We predicted that in this scenario of high frequency of worthless gifts there should be little or no influence of hunger state on female receptivity. Following this prediction, we set up a laboratory experiment where we exposed well and poorly fed females to multiple matings with males offering nutritious or worthless gifts. This resulted in three experimental groups: well-fed females exposed to males offering nutritious gifts, well-fed females exposed to males offering worthless gifts and poorly fed females which could feed only from nutritious gifts offered by males.
We found that all female groups had similar mating rates irrespective of feeding condition, and even poorly fed females did not significantly increase the number of matings with males offering nutritious gifts. Thus, as predicted, polyandry (i.e. a female mating with multiple males) doesn’t seem to be an adaptive foraging strategy in the Neotropical spider.

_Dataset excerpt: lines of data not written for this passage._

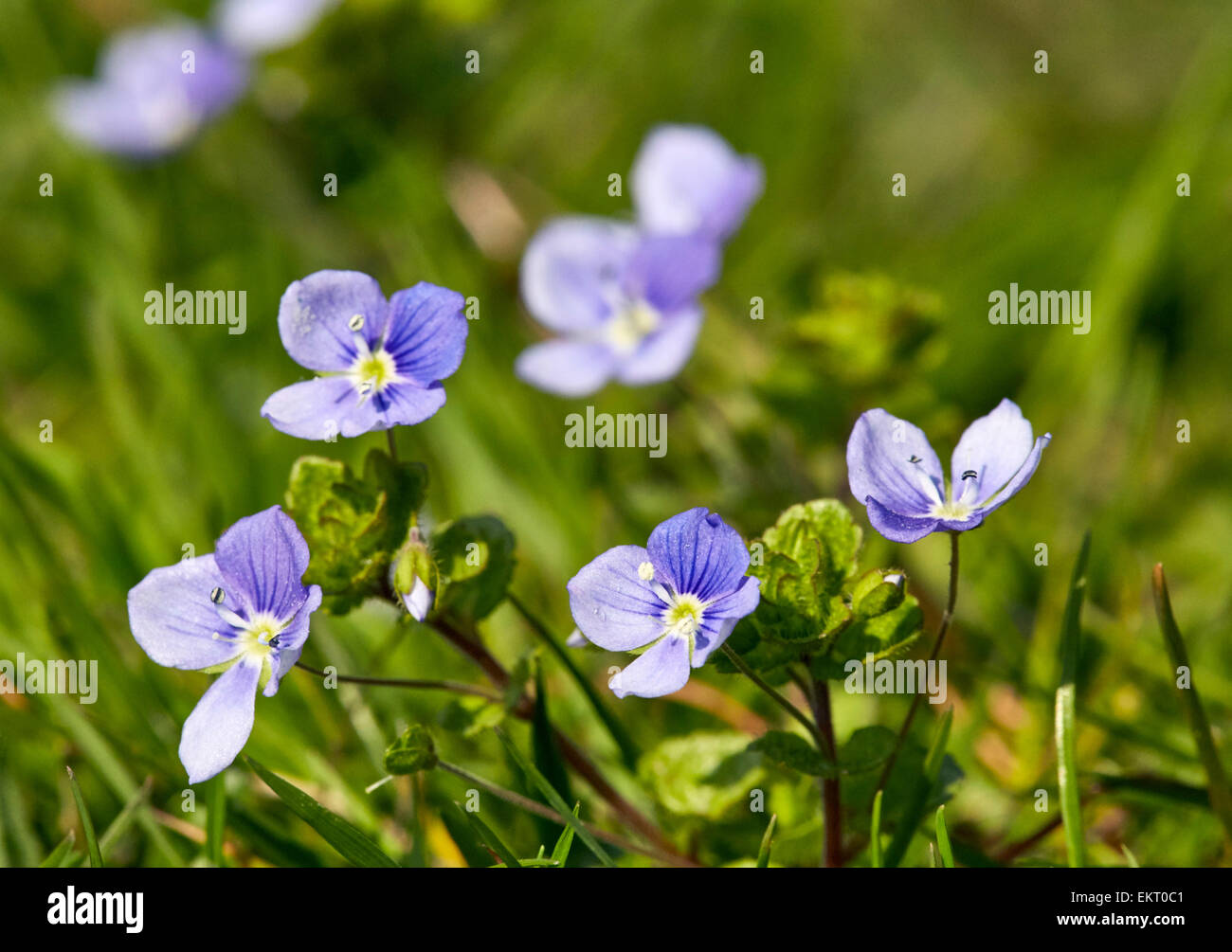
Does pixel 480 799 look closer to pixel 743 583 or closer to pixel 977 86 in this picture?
pixel 743 583

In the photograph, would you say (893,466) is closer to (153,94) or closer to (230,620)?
(230,620)

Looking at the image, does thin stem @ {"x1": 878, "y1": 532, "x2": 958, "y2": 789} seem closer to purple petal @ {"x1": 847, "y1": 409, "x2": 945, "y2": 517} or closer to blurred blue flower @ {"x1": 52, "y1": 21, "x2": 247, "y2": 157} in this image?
purple petal @ {"x1": 847, "y1": 409, "x2": 945, "y2": 517}

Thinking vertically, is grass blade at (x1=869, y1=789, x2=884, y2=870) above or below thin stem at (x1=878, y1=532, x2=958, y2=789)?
below

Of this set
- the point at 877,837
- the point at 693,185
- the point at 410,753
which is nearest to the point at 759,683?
the point at 877,837

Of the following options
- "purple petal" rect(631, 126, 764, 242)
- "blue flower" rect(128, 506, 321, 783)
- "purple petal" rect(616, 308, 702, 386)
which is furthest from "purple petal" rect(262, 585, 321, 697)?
"purple petal" rect(631, 126, 764, 242)

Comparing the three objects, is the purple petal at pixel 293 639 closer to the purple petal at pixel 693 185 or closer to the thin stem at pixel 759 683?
the thin stem at pixel 759 683

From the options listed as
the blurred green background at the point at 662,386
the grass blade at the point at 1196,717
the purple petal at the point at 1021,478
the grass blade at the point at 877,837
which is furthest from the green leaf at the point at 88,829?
the grass blade at the point at 1196,717
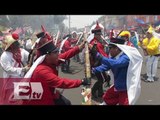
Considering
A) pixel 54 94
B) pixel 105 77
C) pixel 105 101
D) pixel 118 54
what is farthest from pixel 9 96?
pixel 105 77

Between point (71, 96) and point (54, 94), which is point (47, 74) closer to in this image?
point (54, 94)

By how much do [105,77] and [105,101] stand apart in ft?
8.05

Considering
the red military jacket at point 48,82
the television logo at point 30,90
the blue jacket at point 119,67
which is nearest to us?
the red military jacket at point 48,82

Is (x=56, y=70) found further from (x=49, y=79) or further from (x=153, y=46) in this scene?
(x=153, y=46)

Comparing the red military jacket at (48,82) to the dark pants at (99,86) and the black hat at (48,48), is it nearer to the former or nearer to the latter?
the black hat at (48,48)

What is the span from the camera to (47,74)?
420cm

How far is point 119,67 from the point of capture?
16.3 feet

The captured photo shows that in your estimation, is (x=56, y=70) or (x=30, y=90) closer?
(x=30, y=90)

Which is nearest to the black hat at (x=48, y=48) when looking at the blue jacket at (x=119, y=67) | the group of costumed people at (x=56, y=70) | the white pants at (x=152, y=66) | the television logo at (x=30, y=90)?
the group of costumed people at (x=56, y=70)

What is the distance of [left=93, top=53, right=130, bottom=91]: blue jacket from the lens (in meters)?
4.93

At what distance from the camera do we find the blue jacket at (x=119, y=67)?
4.93 metres

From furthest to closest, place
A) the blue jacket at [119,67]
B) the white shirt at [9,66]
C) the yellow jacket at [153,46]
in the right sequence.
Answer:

How mating behaviour has changed over evolutionary time in this species is still unknown, but one possibility is that female receptivity may have changed due to evolution of male deception. Because seven out of ten males offer worthless gifts, females avoid mating as a foraging strategy. We propose that female receptivity depends on hunger in mating systems with mostly nutritious gifts but not in mating systems with a majority of worthless gifts.
Gift-giving spider mating systems are good models for studying how ecological conditions in interaction with sexual selection are shaping individual reproductive success. We know that male deception is correlated with prey availability and male body condition, and therefore linked to environmental variations. So, we are currently developing comparative studies considering different levels of male deception and ecological variations among species and populations. This will allow us to infer more general ideas on whether male deception may influence female receptivity and mating rate in gift-giving species.